Note that the latest Q-Ratio is now higher than any of the peaks preceding the Tech Bubble.

**Another Means to an End**

Smithers & Co., an investment firm in London, incorporates the Q Ratio in their analysis. In fact, CEO Andrew Smithers and economist Stephen Wright of the University of London coauthored a book on the Q Ratio, Valuing Wall Street. They prefer the geometric mean for standardizing the ratio, which has the effect of weighting the numbers toward the mean. The chart below is adjusted to the geometric mean, which, based on the same data as the two charts above, is 75%. This analysis makes the Tech Bubble an even more dramatic outlier at 158% above the (geometric) mean.

**Extrapolating Q**

Unfortunately, the Q Ratio isn't a very timely metric. The Z.1 data is over two months old when it's released, and three additional months will pass before the next release. To address this problem, I've been make an estimate for the more recent months based on changes in the VTI (the Vanguard Total Market ETF) price (a surrogate for line 39).

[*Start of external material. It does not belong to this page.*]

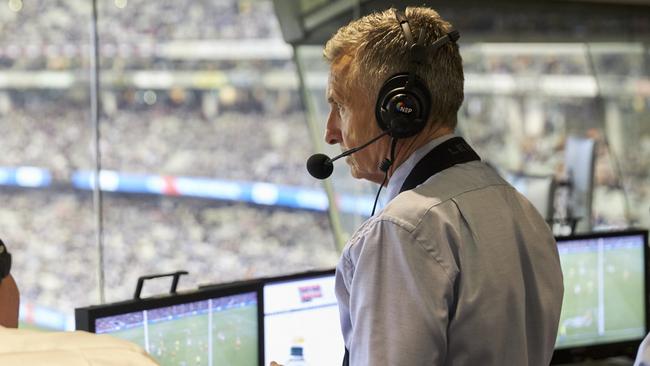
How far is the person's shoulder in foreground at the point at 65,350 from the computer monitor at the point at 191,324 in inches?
42.6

**The Message of Q: Overvaluation**

Based on the latest Z.1 data, the Q Ratio at the end of the third quarter of 2014 was 1.09. As of the January close, the broad market was up 2.4% (based on VTI's monthly closes). My latest estimate would put the ratio about 63% above its arithmetic mean and 75% above its geometric mean. Of course periods of over- and under-valuation can last for many years at a time, so the Q Ratio is not a useful indicator for short-term investment timelines. This metric is more appropriate for formulating expectations for long-term market performance. As we can see in the next chart, the current level is close to the vicinity of market tops, with Tech Bubble peak as an extreme outlier.

For a quick look at the two components of the Q Ratio calculation, here is an overlay of the two since the inception of quarterly Z.1 updates in 1952. There is an obvious similarity between Line 39 and a broad market index, such as the S&P 500 or VTI. It is the more volatile of the two, but this component can be easily extrapolated for the months following the latest Fed data. The less volatile underlying Net Worth, Line 36, is not readily estimated from coincident indicators.

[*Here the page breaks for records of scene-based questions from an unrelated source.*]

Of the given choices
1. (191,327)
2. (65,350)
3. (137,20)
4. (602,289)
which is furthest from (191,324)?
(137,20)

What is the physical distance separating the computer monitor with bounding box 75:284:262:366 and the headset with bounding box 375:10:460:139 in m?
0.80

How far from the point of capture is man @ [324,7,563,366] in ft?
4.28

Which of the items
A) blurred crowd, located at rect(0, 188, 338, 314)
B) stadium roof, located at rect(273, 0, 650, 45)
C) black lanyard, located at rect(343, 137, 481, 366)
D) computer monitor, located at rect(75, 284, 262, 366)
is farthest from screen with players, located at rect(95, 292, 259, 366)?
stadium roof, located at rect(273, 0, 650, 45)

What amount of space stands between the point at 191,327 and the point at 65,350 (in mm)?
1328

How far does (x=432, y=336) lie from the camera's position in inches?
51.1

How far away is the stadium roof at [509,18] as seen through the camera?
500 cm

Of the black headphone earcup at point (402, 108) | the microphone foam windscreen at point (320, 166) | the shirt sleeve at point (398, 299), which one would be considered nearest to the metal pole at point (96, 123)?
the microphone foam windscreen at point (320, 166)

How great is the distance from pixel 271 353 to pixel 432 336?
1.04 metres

I added the regressions through the two data series to help illustrate the secular trend toward higher valuations.

**Footnote on Z.1 Revisions:** The Fed's Z.1 Financial Accounts of the United States is subject to revisions with each release. Of the two metrics used in calculating the Q-Ratio, line 36 (Net Worth) is subject to significant revisions. In Q2 2013 the data for this metric was substantially revised in light of the addition of the catch-all for intangible assets "Intellectual Property Products" to the equation. Here is the Fed's note on the change:

Data for investment and depreciation flows and capital stocks of all sectors have been revised to reflect BEAs new concept of fixed assets as part of the comprehensive revision. Under the new concept, fixed investment now includes expenditures for research and development and entertainment, literary, and artistic originals. Reflecting this change, a new category called intellectual property products is now shown on tables B.100, B.102, B.103, R.100, R.102, R.103 and in the Integrated Macroeconomic Accounts. The new category includes the two new items plus expenditures on software. |

The effect has been a systemic lowering of the Q-Ratio.

Without the intellectual property adjustment, the Q-Ratio at the end of the third quarter of 2014 would have been 1.21 and would currently be 1.23. That would put it 73% above its arithmetic mean and 87% above its geometric mean.

The chart below shows the Q-Ratio using a calculation method shared with me a few years ago by John Mihaljevic, formerly Dr. James Tobin's research associate at Yale. It is based on several values from the Z.1 data and does not factor in intellectual property. The Q Ratio using this method of calculation is 80% above its arithmetic mean and 96% above its geometric mean.

Does it make sense to exclude intellectual property from the Q-Ratio? An email I received from a professional in the industry makes a cogent case for excluding intangible property:

One firm's competitive advantage (or intangible capital) is another's competitive disadvantage (or negative intangible capital). It is a zero sum. |

Other commentators have been quick to defend the introduction of intangible property to the calculation.